Indonesia has imposed a “temporary export ban” on crude palm oil (CPO), red palm oil (CPO), palm oil mill effluent (POME), refined bleached deodorized (RBD) palm oil and used cooking oil, an order issued by the Cabinet Secretariat in Jakarta said. 

‘Baffling’

The ban came into effect from Thursday with traders in Singapore dubbing the move as ‘baffling.’

The order says the government will also impose strict punishment for export ban violations. “This temporary export ban is (part) of the government’s commitment to give priority to the communities. Thus, any violations will be strictly penalised. Once again, the government will impose strict punishment against those who violate the export ban,” said Airlangga Hartarto, Coordinating Minister for Economic Affairs.

Domestic prices target

According to Airlangga, the Ministry of trade regulates export ban on CPO and its derivative products in order to avoid misinterpretation of the policy. He further said the implementation of the export ban will continue until the bulk cooking oil price reaches 14,000 Indonesian rupiah (approximately ₹74) per litre in all regions across Indonesia.

The export ban also aims to ensure that CPO products can be prioritised to ensure availability of bulk cooking oil at 14,000 rupiah per litre at traditional markets and micro, small-sized enterprises.

For the record, the government has imposed a policy on bulk cooking oil. However, the policy is deemed ineffective as bulk cooking oil is still sold at a price above 14,000 rupiah per litre in several regions. The Ministry of Finance’s Directorate General of Customs and Excise and the Indonesian National Police’s Food Task Force will monitor implementation of this policy strictly and continuously, including during the Eid al-Fitr holiday.

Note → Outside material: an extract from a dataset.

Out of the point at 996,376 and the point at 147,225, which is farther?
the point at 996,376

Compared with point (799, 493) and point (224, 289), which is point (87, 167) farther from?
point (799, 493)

“Implementation of the export ban will be monitored continuously. Every violation will be strictly penalised in accordance with the law and regulations. And if it is necessary, the policy will be adjusted to suit the prevailing situation,” Airlangga remarked.

Indian consignments held up

Furthermore, in a bid to accelerate the distribution of bulk cooking oil to the communities, the government has sped up price subsidy payment through the Oil Palm Plantation Fund Management Agency without compromising on good governance.

The Indonesian Government has also assigned the State Logistics Agency (Bulog) to distribute bulk cooking oil to the communities, especially in traditional markets.

Meanwhile, Reuters reported that 2.9 lakh tonnes of palm group of oils headed for Indian ports have got stuck due to the Indonesian ban. 

Crude palm oil futures for July on Bursa Malaysia Derivatives gained a tad on the announcement to close at 6,926 Malaysian ringgits (₹1,21,680) a tonne. Prices, however, were lower than the previous day’s close.